=== Document excerpt ===
To tell a story is to define a time period, an event, a place, a person, a coming-of-age.  To condense, aggregate, and disseminate a set of words, of facts into a clear unfolding of… a version of the truth.  Because that’s what it is, isn’t it?  Simply, a version of the truth.  To arrive here, now, today at Lavaloha is to see something decidedly different than a year ago, let alone twenty years ago.  Heck, we could roll things back to the birth of this land because that is remarkably traceable.  

first came the land

We’ll make this first part quick.  It all started with a hotspot beneath the Pacific Plate.  As lava spewed up through the ocean floor it cooled into a landmass of great proportions that eventually popped its peak out above sea level to get a view of its vast and desolate ocean home that lay before it- though it did have a few neighbors that arrived through the same process.  Eventually that little peak became a big one, towering 13,803’ above sea level.  Mauna Kea- Hawaiian for “White Mountain” due to the occasional snow that adorns the high peak, is our home.  On the flanks of this monolith, the trade winds wisp along verdant hillsides where our farm is located.

=== Data lines ===
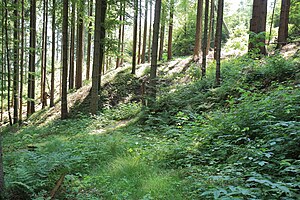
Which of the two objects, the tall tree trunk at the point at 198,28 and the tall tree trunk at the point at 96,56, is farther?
the tall tree trunk at the point at 198,28

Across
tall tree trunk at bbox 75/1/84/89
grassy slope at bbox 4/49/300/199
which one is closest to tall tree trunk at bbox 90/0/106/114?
tall tree trunk at bbox 75/1/84/89

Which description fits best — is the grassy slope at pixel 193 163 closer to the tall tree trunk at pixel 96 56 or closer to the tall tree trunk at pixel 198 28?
the tall tree trunk at pixel 96 56

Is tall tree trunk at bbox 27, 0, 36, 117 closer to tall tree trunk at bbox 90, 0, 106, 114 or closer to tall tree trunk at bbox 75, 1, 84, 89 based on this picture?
tall tree trunk at bbox 75, 1, 84, 89

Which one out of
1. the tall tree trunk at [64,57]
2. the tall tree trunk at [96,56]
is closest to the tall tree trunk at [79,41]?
the tall tree trunk at [64,57]

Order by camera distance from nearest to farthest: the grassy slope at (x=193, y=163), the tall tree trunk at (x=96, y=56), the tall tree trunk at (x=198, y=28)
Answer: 1. the grassy slope at (x=193, y=163)
2. the tall tree trunk at (x=96, y=56)
3. the tall tree trunk at (x=198, y=28)

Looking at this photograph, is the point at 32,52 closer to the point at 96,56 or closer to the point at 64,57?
the point at 64,57

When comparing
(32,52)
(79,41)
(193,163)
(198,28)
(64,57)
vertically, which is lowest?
(193,163)

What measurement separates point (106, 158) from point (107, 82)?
11241 millimetres

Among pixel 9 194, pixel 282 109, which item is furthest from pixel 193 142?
pixel 9 194

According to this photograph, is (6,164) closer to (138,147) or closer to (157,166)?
(138,147)

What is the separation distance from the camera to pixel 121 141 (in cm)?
630

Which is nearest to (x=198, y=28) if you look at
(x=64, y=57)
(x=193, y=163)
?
(x=64, y=57)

=== Set task ===
From the passage about the land at Lavaloha, write out the part that begins with the words "To tell a story" and stops after the words "is remarkably traceable.".

=== Exercise solution ===
To tell a story is to define a time period, an event, a place, a person, a coming-of-age.  To condense, aggregate, and disseminate a set of words, of facts into a clear unfolding of… a version of the truth.  Because that’s what it is, isn’t it?  Simply, a version of the truth.  To arrive here, now, today at Lavaloha is to see something decidedly different than a year ago, let alone twenty years ago.  Heck, we could roll things back to the birth of this land because that is remarkably traceable.